Most centromeres were localized around the nucleoli in the zygote (CREST in green). In addition, oocyte nucleolus loss alters the localization and size of centromeres in both male and female pronuclei, indicating that the nucleolus in the mouse oocyte organizes both paternal and maternal centromeric heterochromatin in pronuclei. The chromatin was stained positive for trimethylated histone H3 at lysine 9 (in red) in female pronuclei and negative in the male pronuclei. (Ogushi S and Saitou M: The Nucleolusin the Mouse Oocyte is Required for the Early Step of Both Female and Male Pronucleus Organization. p. 495–501)
In the high fecundity mouse line FL1 of the Leibniz Institute for Farm Animal Biology (FBN, Dummerstorf), the number of ova ovulated was higher than the number of corpora lutea (CL) present. This observation suggests that individual follicles release more than one oocyte. Twenty-seven polyovular follicles per ovary were observed in this mouse line with some follicles containing up to 7 oocytes per follicle. The example shows a polyovular antral follicle with 3 oocytes in a mouse line selected for high fecundity. (Alm H, et al.: Occurrence of polyovular follicles in mouse lines selected for high fecundity. p. 449–453)

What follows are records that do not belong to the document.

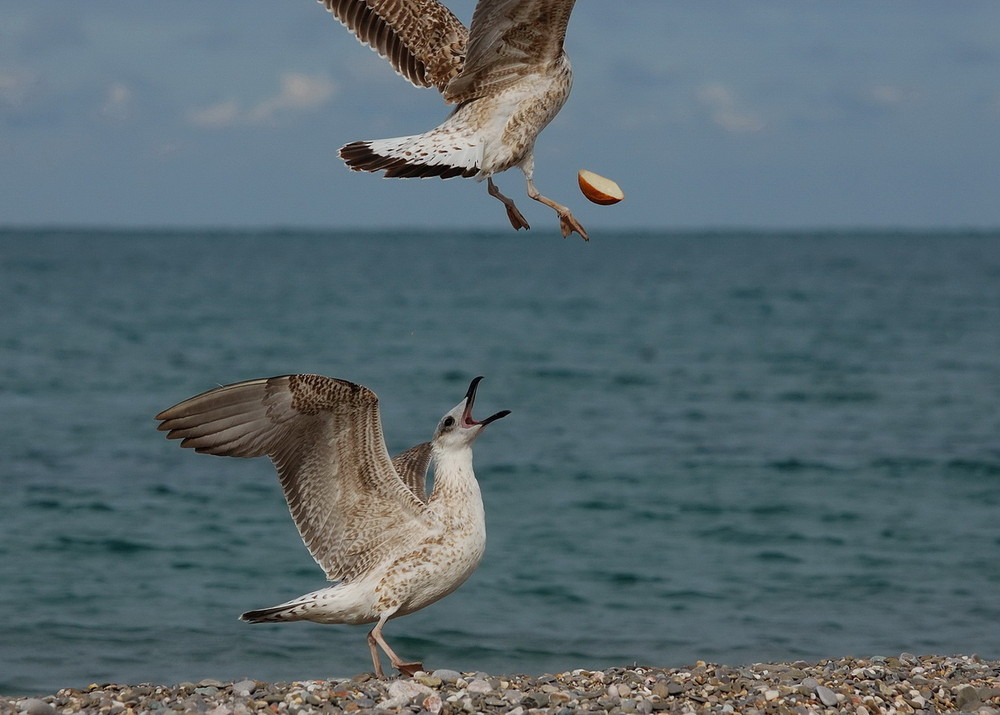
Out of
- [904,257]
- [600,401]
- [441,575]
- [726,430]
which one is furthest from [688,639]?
[904,257]

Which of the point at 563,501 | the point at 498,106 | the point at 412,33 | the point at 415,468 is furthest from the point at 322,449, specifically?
the point at 563,501

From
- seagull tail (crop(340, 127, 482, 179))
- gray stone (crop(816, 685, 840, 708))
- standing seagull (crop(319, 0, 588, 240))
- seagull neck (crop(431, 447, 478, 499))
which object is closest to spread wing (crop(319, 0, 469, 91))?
standing seagull (crop(319, 0, 588, 240))

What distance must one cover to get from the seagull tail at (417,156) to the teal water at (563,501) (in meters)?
4.65

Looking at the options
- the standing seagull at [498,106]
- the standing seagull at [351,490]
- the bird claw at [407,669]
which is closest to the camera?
the standing seagull at [498,106]

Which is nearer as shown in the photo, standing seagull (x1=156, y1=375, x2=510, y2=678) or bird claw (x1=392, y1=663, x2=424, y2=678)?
standing seagull (x1=156, y1=375, x2=510, y2=678)

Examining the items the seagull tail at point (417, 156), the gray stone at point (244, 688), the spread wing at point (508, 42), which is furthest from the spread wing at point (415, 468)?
the spread wing at point (508, 42)

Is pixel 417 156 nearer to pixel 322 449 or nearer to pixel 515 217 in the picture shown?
pixel 515 217

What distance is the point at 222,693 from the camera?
6059mm

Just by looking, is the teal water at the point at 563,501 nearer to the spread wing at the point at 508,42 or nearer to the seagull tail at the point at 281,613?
the seagull tail at the point at 281,613

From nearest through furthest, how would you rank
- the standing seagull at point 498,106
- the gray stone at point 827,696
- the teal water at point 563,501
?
the standing seagull at point 498,106, the gray stone at point 827,696, the teal water at point 563,501

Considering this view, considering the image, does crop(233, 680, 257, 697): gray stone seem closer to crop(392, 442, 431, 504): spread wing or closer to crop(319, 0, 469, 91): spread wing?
crop(392, 442, 431, 504): spread wing

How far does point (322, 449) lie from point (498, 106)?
1700mm

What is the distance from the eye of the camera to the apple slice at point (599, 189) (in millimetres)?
5738

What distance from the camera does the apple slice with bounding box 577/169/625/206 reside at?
5.74 metres
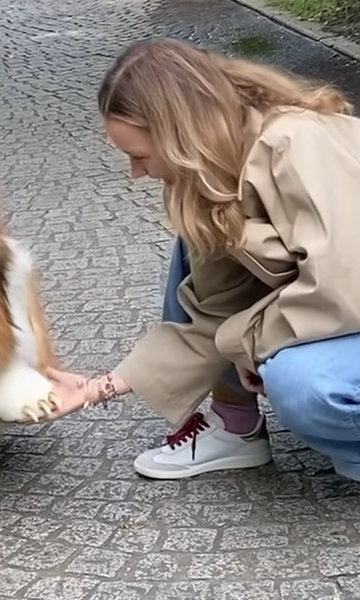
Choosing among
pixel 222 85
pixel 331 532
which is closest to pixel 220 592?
pixel 331 532

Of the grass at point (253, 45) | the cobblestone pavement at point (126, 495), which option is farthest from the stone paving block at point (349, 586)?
the grass at point (253, 45)

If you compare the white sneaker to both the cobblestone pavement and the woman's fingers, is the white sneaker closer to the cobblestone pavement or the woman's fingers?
the cobblestone pavement

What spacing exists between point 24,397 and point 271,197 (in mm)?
912

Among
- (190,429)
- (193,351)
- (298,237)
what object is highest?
(298,237)

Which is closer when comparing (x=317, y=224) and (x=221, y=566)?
(x=317, y=224)

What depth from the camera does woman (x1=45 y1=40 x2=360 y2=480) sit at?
260 centimetres

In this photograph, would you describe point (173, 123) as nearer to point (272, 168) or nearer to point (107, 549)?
point (272, 168)

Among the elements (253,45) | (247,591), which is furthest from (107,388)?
(253,45)

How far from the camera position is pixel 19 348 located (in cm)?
307

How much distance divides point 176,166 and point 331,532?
1043mm

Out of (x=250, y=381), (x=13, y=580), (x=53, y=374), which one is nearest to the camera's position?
(x=13, y=580)

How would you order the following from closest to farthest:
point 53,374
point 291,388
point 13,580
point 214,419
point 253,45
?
point 291,388 → point 13,580 → point 53,374 → point 214,419 → point 253,45

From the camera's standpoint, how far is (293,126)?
266cm

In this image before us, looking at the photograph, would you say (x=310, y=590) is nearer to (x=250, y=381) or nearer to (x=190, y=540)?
(x=190, y=540)
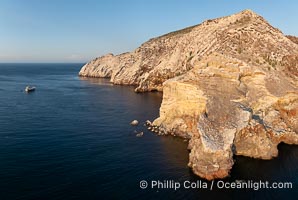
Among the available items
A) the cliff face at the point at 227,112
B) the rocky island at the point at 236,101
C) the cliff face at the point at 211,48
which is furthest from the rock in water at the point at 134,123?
the cliff face at the point at 211,48

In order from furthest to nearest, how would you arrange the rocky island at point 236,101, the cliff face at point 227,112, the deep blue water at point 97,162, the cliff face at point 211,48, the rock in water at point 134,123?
the cliff face at point 211,48 → the rock in water at point 134,123 → the rocky island at point 236,101 → the cliff face at point 227,112 → the deep blue water at point 97,162

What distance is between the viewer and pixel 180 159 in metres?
52.5

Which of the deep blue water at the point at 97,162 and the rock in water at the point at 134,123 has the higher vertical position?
the rock in water at the point at 134,123

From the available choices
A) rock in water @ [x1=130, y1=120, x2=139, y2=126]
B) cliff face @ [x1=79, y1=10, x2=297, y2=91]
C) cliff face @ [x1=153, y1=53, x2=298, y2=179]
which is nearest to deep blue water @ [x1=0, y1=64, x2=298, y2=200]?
rock in water @ [x1=130, y1=120, x2=139, y2=126]

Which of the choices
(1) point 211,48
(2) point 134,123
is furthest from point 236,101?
(1) point 211,48

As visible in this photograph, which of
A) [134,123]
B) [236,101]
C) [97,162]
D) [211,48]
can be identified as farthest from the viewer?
[211,48]

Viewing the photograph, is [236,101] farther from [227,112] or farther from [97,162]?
[97,162]

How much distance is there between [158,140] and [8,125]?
3866cm

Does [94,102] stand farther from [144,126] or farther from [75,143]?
[75,143]

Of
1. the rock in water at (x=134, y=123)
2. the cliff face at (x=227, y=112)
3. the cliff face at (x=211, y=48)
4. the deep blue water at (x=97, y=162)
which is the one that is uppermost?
the cliff face at (x=211, y=48)

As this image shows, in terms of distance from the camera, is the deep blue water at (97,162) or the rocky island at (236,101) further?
the rocky island at (236,101)

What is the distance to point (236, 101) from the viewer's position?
57812 millimetres

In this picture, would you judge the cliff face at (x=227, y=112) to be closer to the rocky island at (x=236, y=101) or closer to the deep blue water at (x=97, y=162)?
the rocky island at (x=236, y=101)

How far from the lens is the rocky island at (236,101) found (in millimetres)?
48531
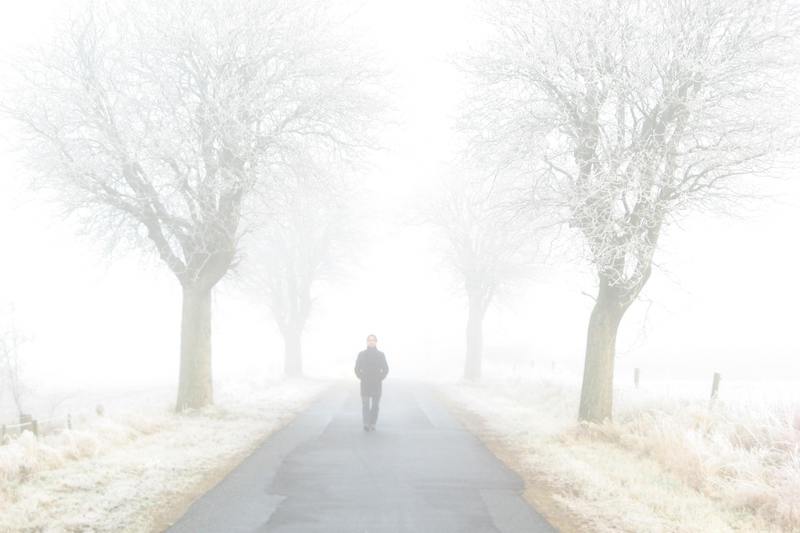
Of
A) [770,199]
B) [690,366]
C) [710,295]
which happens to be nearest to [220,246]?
[770,199]

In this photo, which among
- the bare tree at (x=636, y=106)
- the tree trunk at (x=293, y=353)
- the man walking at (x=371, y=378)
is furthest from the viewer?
the tree trunk at (x=293, y=353)

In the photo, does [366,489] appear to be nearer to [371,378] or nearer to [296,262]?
[371,378]

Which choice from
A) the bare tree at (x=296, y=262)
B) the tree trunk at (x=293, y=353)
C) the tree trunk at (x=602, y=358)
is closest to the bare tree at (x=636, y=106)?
the tree trunk at (x=602, y=358)

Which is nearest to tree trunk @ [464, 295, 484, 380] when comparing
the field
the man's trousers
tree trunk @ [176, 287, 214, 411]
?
the field

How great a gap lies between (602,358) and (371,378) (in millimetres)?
4837

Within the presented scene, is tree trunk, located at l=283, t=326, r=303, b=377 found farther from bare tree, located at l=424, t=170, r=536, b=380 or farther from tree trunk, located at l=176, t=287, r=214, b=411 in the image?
tree trunk, located at l=176, t=287, r=214, b=411

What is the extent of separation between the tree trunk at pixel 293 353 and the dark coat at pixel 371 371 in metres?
18.0

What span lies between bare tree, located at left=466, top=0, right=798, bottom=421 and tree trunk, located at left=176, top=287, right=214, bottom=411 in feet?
26.8

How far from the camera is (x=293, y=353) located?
3203cm

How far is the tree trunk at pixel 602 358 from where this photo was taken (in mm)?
13148

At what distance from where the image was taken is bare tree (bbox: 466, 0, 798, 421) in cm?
1141

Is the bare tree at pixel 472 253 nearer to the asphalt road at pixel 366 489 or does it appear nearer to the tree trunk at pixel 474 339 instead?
the tree trunk at pixel 474 339

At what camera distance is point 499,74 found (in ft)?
42.8

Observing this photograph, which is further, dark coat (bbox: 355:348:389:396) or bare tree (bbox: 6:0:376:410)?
dark coat (bbox: 355:348:389:396)
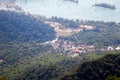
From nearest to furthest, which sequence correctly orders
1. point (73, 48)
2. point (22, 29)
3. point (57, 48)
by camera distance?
1. point (57, 48)
2. point (73, 48)
3. point (22, 29)

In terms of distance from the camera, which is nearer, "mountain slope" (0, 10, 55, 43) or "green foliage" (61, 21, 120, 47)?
"green foliage" (61, 21, 120, 47)

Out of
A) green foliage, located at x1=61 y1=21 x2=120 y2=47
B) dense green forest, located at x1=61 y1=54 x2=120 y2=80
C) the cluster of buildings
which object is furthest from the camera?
green foliage, located at x1=61 y1=21 x2=120 y2=47

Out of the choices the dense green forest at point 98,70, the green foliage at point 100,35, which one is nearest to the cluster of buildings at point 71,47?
the green foliage at point 100,35

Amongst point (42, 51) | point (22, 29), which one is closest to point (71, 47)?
point (42, 51)

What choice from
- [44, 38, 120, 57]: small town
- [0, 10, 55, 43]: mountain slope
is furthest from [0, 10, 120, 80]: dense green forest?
[44, 38, 120, 57]: small town

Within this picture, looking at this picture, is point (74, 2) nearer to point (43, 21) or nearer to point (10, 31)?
point (43, 21)

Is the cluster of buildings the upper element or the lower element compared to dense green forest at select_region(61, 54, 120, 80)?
lower

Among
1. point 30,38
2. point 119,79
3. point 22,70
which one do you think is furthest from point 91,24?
point 119,79

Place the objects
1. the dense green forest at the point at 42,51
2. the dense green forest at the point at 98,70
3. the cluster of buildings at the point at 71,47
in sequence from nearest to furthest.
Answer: the dense green forest at the point at 98,70 → the dense green forest at the point at 42,51 → the cluster of buildings at the point at 71,47

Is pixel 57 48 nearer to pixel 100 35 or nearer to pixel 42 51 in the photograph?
pixel 42 51

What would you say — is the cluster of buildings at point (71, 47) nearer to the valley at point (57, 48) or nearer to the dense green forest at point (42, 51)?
the valley at point (57, 48)

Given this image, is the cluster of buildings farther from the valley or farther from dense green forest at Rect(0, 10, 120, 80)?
dense green forest at Rect(0, 10, 120, 80)

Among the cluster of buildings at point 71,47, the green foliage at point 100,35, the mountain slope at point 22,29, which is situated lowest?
the cluster of buildings at point 71,47
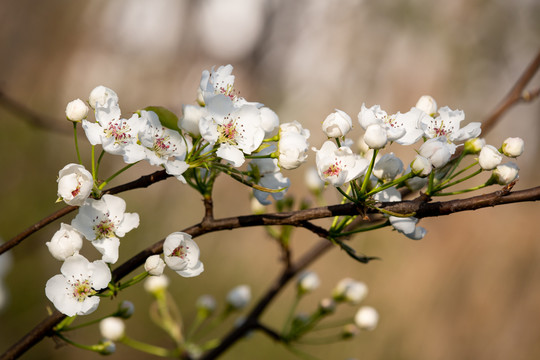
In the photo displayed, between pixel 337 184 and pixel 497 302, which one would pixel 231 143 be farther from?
pixel 497 302

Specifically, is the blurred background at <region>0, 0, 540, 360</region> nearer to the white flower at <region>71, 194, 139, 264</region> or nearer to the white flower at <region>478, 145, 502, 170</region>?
the white flower at <region>71, 194, 139, 264</region>

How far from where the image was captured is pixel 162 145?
71 cm

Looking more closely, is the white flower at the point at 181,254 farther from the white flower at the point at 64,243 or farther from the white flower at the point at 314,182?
the white flower at the point at 314,182

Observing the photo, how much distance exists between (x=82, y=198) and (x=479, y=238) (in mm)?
3812

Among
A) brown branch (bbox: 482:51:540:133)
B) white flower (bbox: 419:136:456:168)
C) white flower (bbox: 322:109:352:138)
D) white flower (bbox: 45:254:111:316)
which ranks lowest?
white flower (bbox: 45:254:111:316)

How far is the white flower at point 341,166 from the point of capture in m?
0.72

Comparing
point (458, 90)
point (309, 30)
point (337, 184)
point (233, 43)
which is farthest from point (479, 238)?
point (233, 43)

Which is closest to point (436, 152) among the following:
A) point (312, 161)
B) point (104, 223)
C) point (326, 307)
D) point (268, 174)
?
point (268, 174)

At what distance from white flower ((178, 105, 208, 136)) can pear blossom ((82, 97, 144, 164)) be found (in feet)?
0.22

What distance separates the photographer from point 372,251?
12.6 ft

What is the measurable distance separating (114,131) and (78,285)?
0.78 ft

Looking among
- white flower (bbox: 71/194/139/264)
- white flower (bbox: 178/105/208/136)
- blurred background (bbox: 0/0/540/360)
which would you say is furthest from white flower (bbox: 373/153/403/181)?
blurred background (bbox: 0/0/540/360)

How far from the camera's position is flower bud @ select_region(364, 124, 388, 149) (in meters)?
0.72

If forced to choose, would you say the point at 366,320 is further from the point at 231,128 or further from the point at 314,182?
the point at 231,128
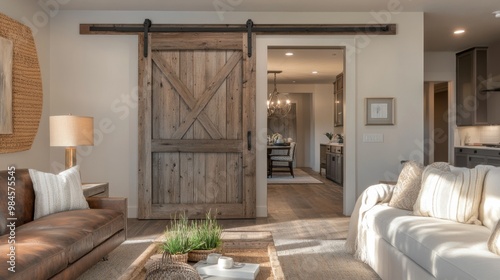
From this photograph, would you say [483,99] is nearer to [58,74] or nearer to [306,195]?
[306,195]

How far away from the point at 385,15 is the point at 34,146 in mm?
4673

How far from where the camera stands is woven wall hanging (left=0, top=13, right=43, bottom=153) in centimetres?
455

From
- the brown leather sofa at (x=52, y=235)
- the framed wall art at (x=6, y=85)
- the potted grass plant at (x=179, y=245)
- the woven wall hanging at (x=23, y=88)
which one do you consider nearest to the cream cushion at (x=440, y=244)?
the potted grass plant at (x=179, y=245)

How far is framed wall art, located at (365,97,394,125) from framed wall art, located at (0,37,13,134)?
13.7 feet

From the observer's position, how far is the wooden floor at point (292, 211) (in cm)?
503

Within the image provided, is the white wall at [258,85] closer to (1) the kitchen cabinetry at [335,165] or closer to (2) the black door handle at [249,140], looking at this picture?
(2) the black door handle at [249,140]

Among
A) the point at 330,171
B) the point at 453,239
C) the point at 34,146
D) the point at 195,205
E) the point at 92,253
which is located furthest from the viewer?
the point at 330,171

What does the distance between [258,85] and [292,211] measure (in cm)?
185

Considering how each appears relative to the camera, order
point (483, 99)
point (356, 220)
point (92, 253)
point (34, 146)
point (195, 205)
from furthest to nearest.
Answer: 1. point (483, 99)
2. point (195, 205)
3. point (34, 146)
4. point (356, 220)
5. point (92, 253)

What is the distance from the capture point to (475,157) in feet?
24.6

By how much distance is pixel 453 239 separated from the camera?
2.43 meters

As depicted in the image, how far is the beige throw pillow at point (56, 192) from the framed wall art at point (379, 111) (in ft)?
12.0

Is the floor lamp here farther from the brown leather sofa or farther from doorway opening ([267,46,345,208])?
doorway opening ([267,46,345,208])

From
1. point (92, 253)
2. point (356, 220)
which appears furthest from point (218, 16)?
point (92, 253)
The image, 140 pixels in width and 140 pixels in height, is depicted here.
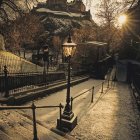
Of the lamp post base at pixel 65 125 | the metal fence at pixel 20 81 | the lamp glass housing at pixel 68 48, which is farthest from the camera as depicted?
the metal fence at pixel 20 81

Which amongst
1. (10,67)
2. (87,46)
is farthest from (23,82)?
(87,46)

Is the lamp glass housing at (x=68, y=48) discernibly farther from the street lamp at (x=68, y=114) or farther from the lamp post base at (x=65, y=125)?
the lamp post base at (x=65, y=125)

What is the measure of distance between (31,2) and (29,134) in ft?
44.1

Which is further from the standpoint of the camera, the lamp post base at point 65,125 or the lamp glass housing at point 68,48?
the lamp post base at point 65,125

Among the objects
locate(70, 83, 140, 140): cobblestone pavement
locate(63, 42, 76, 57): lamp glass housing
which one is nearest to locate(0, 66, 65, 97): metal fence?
locate(63, 42, 76, 57): lamp glass housing

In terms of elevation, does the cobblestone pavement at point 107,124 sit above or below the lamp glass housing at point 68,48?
below

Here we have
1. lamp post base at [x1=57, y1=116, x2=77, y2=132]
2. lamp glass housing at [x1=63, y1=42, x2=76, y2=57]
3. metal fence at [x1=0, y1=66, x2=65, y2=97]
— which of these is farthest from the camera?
metal fence at [x1=0, y1=66, x2=65, y2=97]

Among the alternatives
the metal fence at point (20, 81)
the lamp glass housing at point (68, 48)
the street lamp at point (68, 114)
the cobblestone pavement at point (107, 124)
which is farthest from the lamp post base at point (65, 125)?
the metal fence at point (20, 81)

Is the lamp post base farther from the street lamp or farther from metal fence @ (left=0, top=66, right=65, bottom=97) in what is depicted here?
metal fence @ (left=0, top=66, right=65, bottom=97)

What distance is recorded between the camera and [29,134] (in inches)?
221

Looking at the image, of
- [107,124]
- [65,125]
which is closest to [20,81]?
[65,125]

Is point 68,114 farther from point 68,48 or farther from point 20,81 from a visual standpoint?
point 20,81

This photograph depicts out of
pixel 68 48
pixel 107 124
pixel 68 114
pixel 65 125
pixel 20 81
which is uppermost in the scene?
pixel 68 48

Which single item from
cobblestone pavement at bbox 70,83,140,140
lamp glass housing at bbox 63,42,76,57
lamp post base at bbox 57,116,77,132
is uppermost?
lamp glass housing at bbox 63,42,76,57
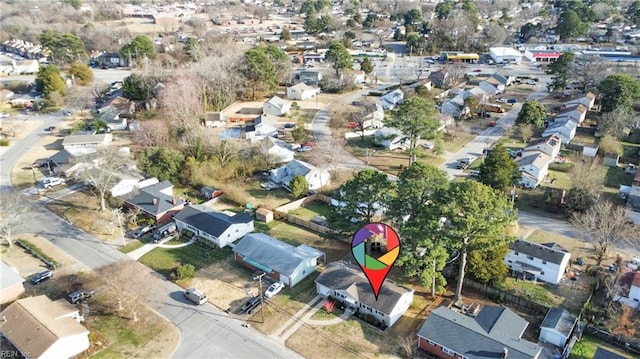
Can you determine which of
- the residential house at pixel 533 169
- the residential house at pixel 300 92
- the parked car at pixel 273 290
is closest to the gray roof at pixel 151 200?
the parked car at pixel 273 290

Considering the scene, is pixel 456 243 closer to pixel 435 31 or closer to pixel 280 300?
pixel 280 300

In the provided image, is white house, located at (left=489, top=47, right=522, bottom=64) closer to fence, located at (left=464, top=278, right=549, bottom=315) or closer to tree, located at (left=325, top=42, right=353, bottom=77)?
tree, located at (left=325, top=42, right=353, bottom=77)

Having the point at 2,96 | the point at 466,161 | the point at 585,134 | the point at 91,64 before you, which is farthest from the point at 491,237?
the point at 91,64

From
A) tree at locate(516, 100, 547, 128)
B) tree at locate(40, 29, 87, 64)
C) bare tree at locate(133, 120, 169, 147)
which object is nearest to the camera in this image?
A: bare tree at locate(133, 120, 169, 147)

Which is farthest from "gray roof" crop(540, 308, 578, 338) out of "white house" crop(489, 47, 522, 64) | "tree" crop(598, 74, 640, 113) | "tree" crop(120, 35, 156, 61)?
"tree" crop(120, 35, 156, 61)

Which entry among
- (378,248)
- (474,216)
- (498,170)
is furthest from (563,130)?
(378,248)

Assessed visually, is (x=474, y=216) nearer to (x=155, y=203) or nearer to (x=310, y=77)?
(x=155, y=203)
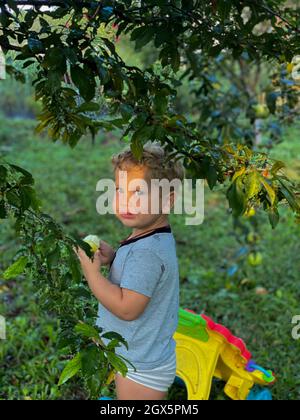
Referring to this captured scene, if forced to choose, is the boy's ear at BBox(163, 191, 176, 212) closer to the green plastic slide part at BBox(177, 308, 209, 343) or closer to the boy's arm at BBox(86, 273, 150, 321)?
the boy's arm at BBox(86, 273, 150, 321)

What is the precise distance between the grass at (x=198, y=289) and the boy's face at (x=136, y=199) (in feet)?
1.17

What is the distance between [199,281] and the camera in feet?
12.4

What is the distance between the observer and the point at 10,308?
10.9 ft

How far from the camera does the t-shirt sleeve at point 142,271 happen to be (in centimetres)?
164

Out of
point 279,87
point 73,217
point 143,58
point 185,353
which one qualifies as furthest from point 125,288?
point 143,58

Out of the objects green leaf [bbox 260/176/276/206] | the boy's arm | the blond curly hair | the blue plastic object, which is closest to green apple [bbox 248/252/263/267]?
the blue plastic object

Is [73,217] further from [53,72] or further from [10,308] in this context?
[53,72]

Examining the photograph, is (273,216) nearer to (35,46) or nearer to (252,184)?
(252,184)

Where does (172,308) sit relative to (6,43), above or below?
below

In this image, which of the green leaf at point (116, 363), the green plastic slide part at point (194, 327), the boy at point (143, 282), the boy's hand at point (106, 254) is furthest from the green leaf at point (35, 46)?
the green plastic slide part at point (194, 327)

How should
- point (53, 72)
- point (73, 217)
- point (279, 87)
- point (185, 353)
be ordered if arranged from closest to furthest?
point (53, 72) < point (185, 353) < point (279, 87) < point (73, 217)

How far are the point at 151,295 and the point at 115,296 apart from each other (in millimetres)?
106
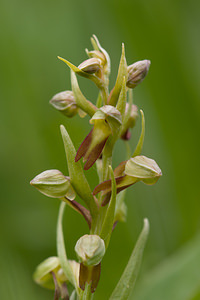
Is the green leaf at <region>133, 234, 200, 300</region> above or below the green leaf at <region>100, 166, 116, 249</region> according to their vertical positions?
below

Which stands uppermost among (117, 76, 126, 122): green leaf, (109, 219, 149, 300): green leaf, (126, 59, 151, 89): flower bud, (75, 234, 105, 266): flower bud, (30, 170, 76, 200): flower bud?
(126, 59, 151, 89): flower bud

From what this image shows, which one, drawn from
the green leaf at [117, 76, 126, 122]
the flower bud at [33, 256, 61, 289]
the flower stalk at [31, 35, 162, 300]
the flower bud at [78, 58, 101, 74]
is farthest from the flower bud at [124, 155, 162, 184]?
the flower bud at [33, 256, 61, 289]

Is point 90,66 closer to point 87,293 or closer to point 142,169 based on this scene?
point 142,169

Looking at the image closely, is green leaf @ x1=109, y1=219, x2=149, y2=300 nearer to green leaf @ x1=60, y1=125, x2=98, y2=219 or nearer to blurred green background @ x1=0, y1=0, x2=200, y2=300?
green leaf @ x1=60, y1=125, x2=98, y2=219

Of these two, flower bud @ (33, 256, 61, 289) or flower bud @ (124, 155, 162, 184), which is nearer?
flower bud @ (124, 155, 162, 184)

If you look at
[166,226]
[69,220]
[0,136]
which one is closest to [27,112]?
[0,136]

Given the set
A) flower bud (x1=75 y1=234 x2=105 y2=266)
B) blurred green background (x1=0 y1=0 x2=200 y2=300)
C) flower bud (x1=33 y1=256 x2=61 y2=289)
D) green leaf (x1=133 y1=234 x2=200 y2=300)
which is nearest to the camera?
flower bud (x1=75 y1=234 x2=105 y2=266)

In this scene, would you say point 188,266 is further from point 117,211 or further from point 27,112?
point 27,112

The localization and expression of chicken germline-specific proteins cDAZL, CDH and CVH are distinct in germ cells during the latter stage of gametogenesis. CDH (red) is found in the nucleus throughout oogenesis. CVH (green) is found in the nucleus and cytoplasmic compartments, although some oocytes are CVH-negative or have weak staining. However, cDAZL is not found in all oocytes (top/right), although cells positive for cDA-ZL and CVH coexist in the embryonic gonads. The lack of cDAZL may imply the initiation of meiosis. Blue: nuclear staining. (Kito G, et al.: Temporal and spatial differential expressionof chicken germline-specific proteins cDAZL, CDH and CVH during gametogenesis. p. 341–346)
Immunolocalization of cellular FLICE-like inhibitory protein (cFLIP) in the bovine corpus luteum (CL) at the mid luteal stage. Hojo et al. (in this issue, pp. 230–235) show intense cFLIP immunoreactivities in luteal cells and endothelial cells that remain high during the early, developing and mid luteal stages and low in the late and regressed luteal stages. In addition, exposure of luteal cells to inflammatory cytokines decreased cFLIP expression and increased the number of apoptotic cells. They conclude that cFLIP plays a survival role in the bovine CL.